Predicting Transfer Languages

You can run langrank_predict.py to predict transfer languages by providing an unsegmented dataset, a segmented dataset (using sentencepiece), the language code of your datasets, and the NLP task on hand.

python3 langrank_predict.py -o sample-data/ted-train.orig.aze -s sample-data/ted-train.orig.spm8000.aze -l aze -n 3 -t MT

The supported NLP tasks include: machine translation (MT), entity linking (EL), part-of-speech tagging (POS), and dependency parsing (DEP).
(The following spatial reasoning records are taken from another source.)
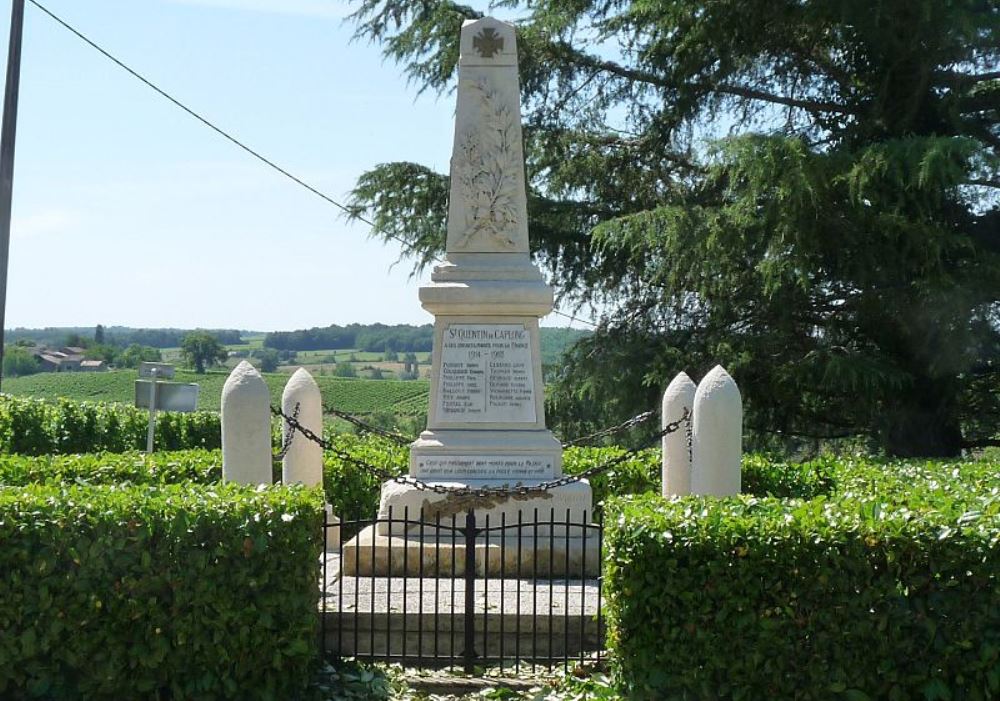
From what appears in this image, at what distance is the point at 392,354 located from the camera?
57.9 m

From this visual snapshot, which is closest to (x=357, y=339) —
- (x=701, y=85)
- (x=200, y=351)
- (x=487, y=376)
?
(x=200, y=351)

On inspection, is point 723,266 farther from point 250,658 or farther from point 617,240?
point 250,658

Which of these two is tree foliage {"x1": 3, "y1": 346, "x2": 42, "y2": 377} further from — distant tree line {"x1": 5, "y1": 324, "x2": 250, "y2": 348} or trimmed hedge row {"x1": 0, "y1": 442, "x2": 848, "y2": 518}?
trimmed hedge row {"x1": 0, "y1": 442, "x2": 848, "y2": 518}

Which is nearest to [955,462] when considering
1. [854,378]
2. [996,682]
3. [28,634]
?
[854,378]

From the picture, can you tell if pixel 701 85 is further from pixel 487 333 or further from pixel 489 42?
pixel 487 333

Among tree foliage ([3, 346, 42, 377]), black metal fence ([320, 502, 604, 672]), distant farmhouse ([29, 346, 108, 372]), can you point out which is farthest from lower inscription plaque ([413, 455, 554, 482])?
tree foliage ([3, 346, 42, 377])

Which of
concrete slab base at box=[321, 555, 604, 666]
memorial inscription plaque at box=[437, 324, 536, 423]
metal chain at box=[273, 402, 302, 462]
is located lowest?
concrete slab base at box=[321, 555, 604, 666]

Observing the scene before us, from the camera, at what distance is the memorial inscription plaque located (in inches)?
373

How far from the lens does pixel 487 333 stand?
9516 millimetres

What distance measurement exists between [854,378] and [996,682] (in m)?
8.74

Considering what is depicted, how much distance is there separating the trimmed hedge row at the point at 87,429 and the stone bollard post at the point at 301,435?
4644 millimetres

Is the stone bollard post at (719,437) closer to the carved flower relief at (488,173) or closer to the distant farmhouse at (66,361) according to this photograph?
the carved flower relief at (488,173)

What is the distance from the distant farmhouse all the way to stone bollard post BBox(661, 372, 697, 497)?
45186 millimetres

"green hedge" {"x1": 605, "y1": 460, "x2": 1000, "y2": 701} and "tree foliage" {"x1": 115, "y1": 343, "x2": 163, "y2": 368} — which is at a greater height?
"tree foliage" {"x1": 115, "y1": 343, "x2": 163, "y2": 368}
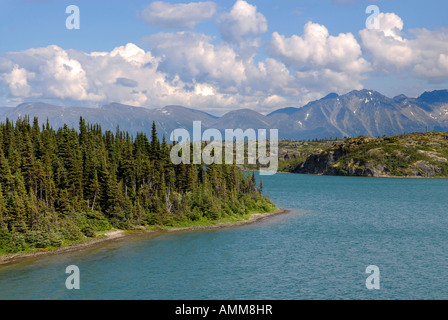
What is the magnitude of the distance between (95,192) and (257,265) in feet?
142

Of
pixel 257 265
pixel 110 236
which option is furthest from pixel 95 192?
pixel 257 265

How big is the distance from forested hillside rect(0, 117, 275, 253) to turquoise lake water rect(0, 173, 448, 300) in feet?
24.7

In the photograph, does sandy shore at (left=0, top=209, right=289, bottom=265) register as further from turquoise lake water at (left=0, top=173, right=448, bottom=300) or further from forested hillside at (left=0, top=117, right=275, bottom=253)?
turquoise lake water at (left=0, top=173, right=448, bottom=300)

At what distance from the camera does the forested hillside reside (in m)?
69.4

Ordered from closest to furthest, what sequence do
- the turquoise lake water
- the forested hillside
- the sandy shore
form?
the turquoise lake water
the sandy shore
the forested hillside

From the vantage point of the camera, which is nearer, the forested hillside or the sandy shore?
the sandy shore

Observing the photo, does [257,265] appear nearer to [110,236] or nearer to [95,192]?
[110,236]

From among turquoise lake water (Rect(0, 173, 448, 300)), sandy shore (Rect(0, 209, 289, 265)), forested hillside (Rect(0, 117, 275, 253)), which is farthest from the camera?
forested hillside (Rect(0, 117, 275, 253))

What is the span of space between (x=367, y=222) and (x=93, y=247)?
219ft

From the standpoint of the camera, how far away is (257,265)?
201ft

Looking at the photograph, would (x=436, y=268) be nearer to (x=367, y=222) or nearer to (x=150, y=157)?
(x=367, y=222)

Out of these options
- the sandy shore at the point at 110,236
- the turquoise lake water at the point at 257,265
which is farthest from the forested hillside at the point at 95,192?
the turquoise lake water at the point at 257,265

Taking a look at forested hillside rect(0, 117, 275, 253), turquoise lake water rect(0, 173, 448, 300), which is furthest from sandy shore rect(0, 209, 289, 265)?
turquoise lake water rect(0, 173, 448, 300)

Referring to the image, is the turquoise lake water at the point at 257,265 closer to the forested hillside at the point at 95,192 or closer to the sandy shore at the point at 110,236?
the sandy shore at the point at 110,236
A detailed walk-through of langrank_predict.py is provided below. (ran in the langrank directory):

python3
>>> import langrank as lr
>>>
>>> # Load some data
>>> with open("sample-data/ell.tok") as inp:
...     lines = inp.readlines()
... 
>>> # Just to show that we loaded something
>>> len(lines) 
10133 
>>> lines[0]
"o milissi c' e cikala isan adèrfia .\n"
>>> 
>>> # Now prepare the dataset
>>> prepared = lr.prepare_new_dataset('ell', task="MT", dataset_source=lines)
NOTE: no subword-level dataset provided, will only extract word-level features.
>>>
>>> # And rank the candidates (this could be set to 'all' so that it would rank all available datasets)
>>> lr.rank(prepared, task='MT' candidates=['tur','ara', 'aze'])
Ranking (top 3):
1. ted_tur : score=-0.01
    1. Transfer over target size ratio : score=0.40;
    2. Transfer lang dataset size : score=0.40;
    3. Overlap word-level : score=0.18
2. ted_ara : score=-0.63
    1. Transfer over target size ratio : score=0.25;
    2. Transfer target TTR distance : score=0.17;
    3. Overlap word-level : score=0.10
3. ted_aze : score=-1.67
    1. Transfer target TTR distance : score=0.12;
    2. Overlap word-level : score=0.06;
    3. SYNTACTIC : score=0.06

Data

We have also made public in an easy-to-browse format the raw data that went into training the model. We have released data for MT, EL, POS tagging, and dependency parsing as described in the paper, and also some additional data for zero-shot MT. This may be easy to browse if you'd like to see, for example, which languages we empirically found the most useful for transferring into other languages.

Citation/Acknowledgements

If you use LangRank, we'd appreciate if you cite the paper about it!

@inproceedings{lin19acl,
    title = {Choosing Transfer Languages for Cross-Lingual Learning},
    author = {Yu-Hsiang Lin and Chian-Yu Chen and Jean Lee and Zirui Li and Yuyan Zhang and Mengzhou Xia and Shruti Rijhwani and Junxian He and Zhisong Zhang and Xuezhe Ma and Antonios Anastasopoulos and Patrick Littell and Graham Neubig},
    booktitle = {The 57th Annual Meeting of the Association for Computational Linguistics (ACL)},
    address = {Florence, Italy},
    month = {July},
    year = {2019}
}

LangRank was supported by NSF Award #1761548 "Discovering and Demonstrating Linguistic Features for Language Documentation", and the DARPA Low Resource Languages for Emergent Incidents (LORELEI) program under Contract No. HR0011-15-C0114.